Story: Darick Robertson
Art: Darick Robertson
Colors: Diego Rodriguez
Letterer: Simon Bowland
What They Say:
BAD NIGHT, GOOD KNIGHT begins! Legendary Creator Darick Robertson (The Boys, Happy) crafts a horrifying night in Gotham City that will change Batman forever. A new player in the city is selling a deadly chemical and all of Batman’s villains want to buy. Batman is going to have to stop the chemical from being sold, and stop a deadly stand-off between The Penguin and Mr. Freeze!
Content: (please note that content portions of a review may contain spoilers):
With a bunch of digital-first series over the last few years, it’s actually surprising how few of them are Batman-lead when you get down to it. So I was pretty pleased when this series was announced as I don’t follow the mainstream books at all. But launching it with Darick Robertson handling both the art and scripting for it? I’m all in on that to be sure. Robertson’s had a lot of really solid work over the years and I’ve enjoyed his output a great deal, especially when it comes to Gotham and those that are within it. He’s got a great take on familiar characters so they’re easily recognizable but there’s some good nuance and detail to them that brings it to life all the more. And with this opening installment, the storytelling works pretty well too, even if I’m not a fan of events being relayed after the fact.

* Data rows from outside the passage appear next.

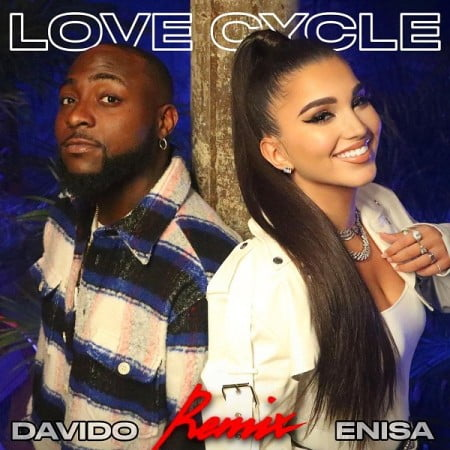 Enisa – Love Cycle (Remix) ft. Davido mp3 download free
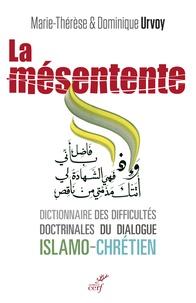 Marie-Thérèse Urvoy et Dominique Urvoy - La mésentente - Un dictionnaire des difficultés doctrinales du dialogue islamo-chrétien.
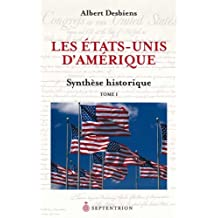 États-Unis d'Amérique (Les), t. 01: Synthèse historique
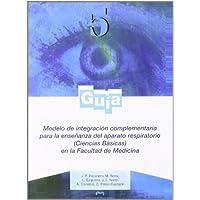 Modelo de integración complementaria para la enseñanza del aparato respiratorio (Ciencias Básicas) en la Facultad...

The premise for this storyline that gets underway involves someone that’s being called the gas mask killer. He’s brought a new form of poison to Gotham with a weaponized sarin gas and it’s lead to some dead people that were being trafficked in a container and it has him going to members of Gotham’s criminal elite soliciting bids for it. With the Joker already quite interested, he attempts to get an offer from the Penguin and we get a handle on how brutal the gas mask guy is there in highlighting the efficacy of the gas on his own guys. Of course, Penguin was supposed to go in on this with Mr. Freeze but jumped the gun to try and grab it for himself, which leads us to a bit of an internal criminal power struggle that’s amusing to watch unfold.

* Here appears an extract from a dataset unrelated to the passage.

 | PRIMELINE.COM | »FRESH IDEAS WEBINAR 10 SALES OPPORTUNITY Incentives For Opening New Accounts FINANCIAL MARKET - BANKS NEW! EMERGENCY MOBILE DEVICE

With all of this going on, we get the tale told through Jim Gordon as he and a couple of other cops wait alongside the batsignal hoping Batman will come along. But we see through the narration how Batman has been following this himself from the very start, which Gordon knows, and has been hitting the street to find information and roughing up the right people for it. Knowing that the next target of value is going to be the Joker, he’s able to get Gordon to start the pattern for figuring out where he is in order to try and stop the gas mask killer and it works well in establishing the boundaries of this storyline. I like the framing overall and that we get some solid dialogue and narration from Batman as well, so we get a couple of different views that still revolve around the same central storyline.
While a familiar setup is underway here, there’s plenty to like with the book as it gets going. I have very fond memories of the 90’s release of the Legend of the Dark Knight series and while I won’t say I wasn’t expecting the kind of prestige book here we got then, I was looking forward to getting some fun Batman stories without having to grapple with the whole of continuity. And that’s what’s being offered here in a good clean way, a chance to read some solid Batman stories with solid creative talent behind it without all the extra stuff that a lot of casual readers aren’t looking for – while allowing all of that to exist in the mainline books. Darick Robertson is a great pick to start this off with as the script is good, the characterizations are strong, and the artwork is great. I’m looking forward to the rest of it.